» Extrait du document
N'oublions pas, cependant, qu'au regard de l'histoire, cette grande musique, qui a eu pour berceau, vers la fin du Moyen Âge, un étroit territoire situé à la pointe de l'Europe et comprenant l'Italie, l'Allemagne, la France et les pays flamands, n'a même pas un petit millénaire d'existence, que son domaine géographique est de dimensions restreintes, et qu'en somme elle n'a concerné directement, jusqu'à présent, qu'une faible fraction de l'humanité.
Cela est vrai, sans doute, si l'on considère les choses d'un point de vue très strict. Mais le système musical que l'on peut, faute de mieux, qualifier d'« occidental », lié par ses origines à la civilisation technique qui a étendu son empire sur l'ensemble du monde, se trouve, lui aussi, en pleine expansion. Non seulement il couvre sous sa juridiction l'énorme masse de sous-produits que représentent les chansons et les danses populaires de caractère proprement commercial, mais il a rallié à lui, en Europe et hors d'Europe, des folklores authentiques et des mouvements musicaux particulièrement créateurs. C'est ainsi que le jazz, par exemple, qui utilise son échelle de sons, sa mesure, son harmonie, certaines de ses formes architecturales (l'alternance, la répétition et le principe de la « variation »), son instrumentation et, le cas échéant, son écriture, est indiscutablement un produit dérivé de la tradition musicale occidentale, de même qu'en sont issues toutes les recherches qui visent à relancer la musique dans des voies nouvelles.
Musique originale
« À mesure qu'on a plus d'esprit, écrit Pascal, on découvre qu'il y a plus d'hommes originaux. » Plus la musicologie moderne nous fait progresser dans la connaissance des grandes traditions musicales extérieures à la nôtre, plus elles nous apparaissent comme originales et irréductibles les unes aux autres, moins il est possible d'en dégager une théorie générale de la musique. Sans doute une étude approfondie permettra-t-elle de déceler toutes sortes de similitudes, certaines constantes, certaines traces d'influences, certains témoignages de filiation. Peut-être réussira-t-on un jour à démontrer que l'art musical des Chinois est fondamentalement identique à celui des Incas du Pérou et à celui des Dogon de la boucle du Niger. Mais, à la lumière de toutes les découvertes des ethnomusicologues, une chose, au moins, nous paraît certaine, c'est que la tradition occidentale est d'une originalité absolue par rapport à toutes les autres, et que le mot « musique », qui lui est propre, représente un ensemble de notions intransposables.

» Données enregistrées
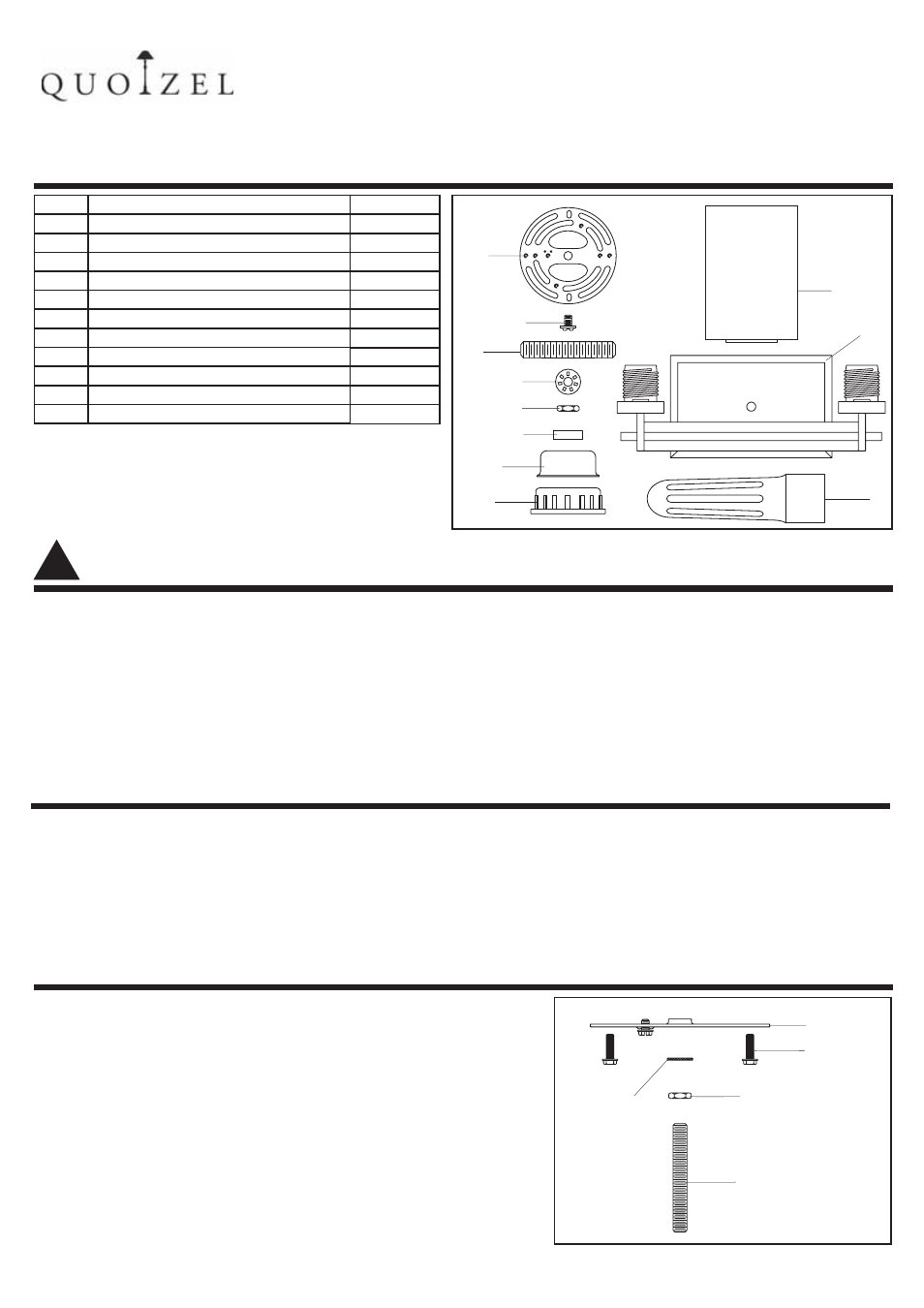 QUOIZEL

...

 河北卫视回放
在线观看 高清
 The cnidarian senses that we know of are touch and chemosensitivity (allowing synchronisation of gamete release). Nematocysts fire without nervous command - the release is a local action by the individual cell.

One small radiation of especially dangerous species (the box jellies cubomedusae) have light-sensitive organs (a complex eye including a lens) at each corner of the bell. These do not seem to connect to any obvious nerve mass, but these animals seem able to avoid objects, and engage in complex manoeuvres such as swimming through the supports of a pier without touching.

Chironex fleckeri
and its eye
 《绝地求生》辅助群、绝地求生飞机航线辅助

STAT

» Consigne
Mettez à jour le passage de l'extrait allant de « N'oublions pas, cependant, qu'au » jusqu'à « fraction de l'humanité. » en y remplaçant « berceau » par « foyer », puis donnez-le en entier. Les enregistrements n'ont aucun rapport avec l'extrait.

» Corrigé
N'oublions pas, cependant, qu'au regard de l'histoire, cette grande musique, qui a eu pour foyer, vers la fin du Moyen Âge, un étroit territoire situé à la pointe de l'Europe et comprenant l'Italie, l'Allemagne, la France et les pays flamands, n'a même pas un petit millénaire d'existence, que son domaine géographique est de dimensions restreintes, et qu'en somme elle n'a concerné directement, jusqu'à présent, qu'une faible fraction de l'humanité.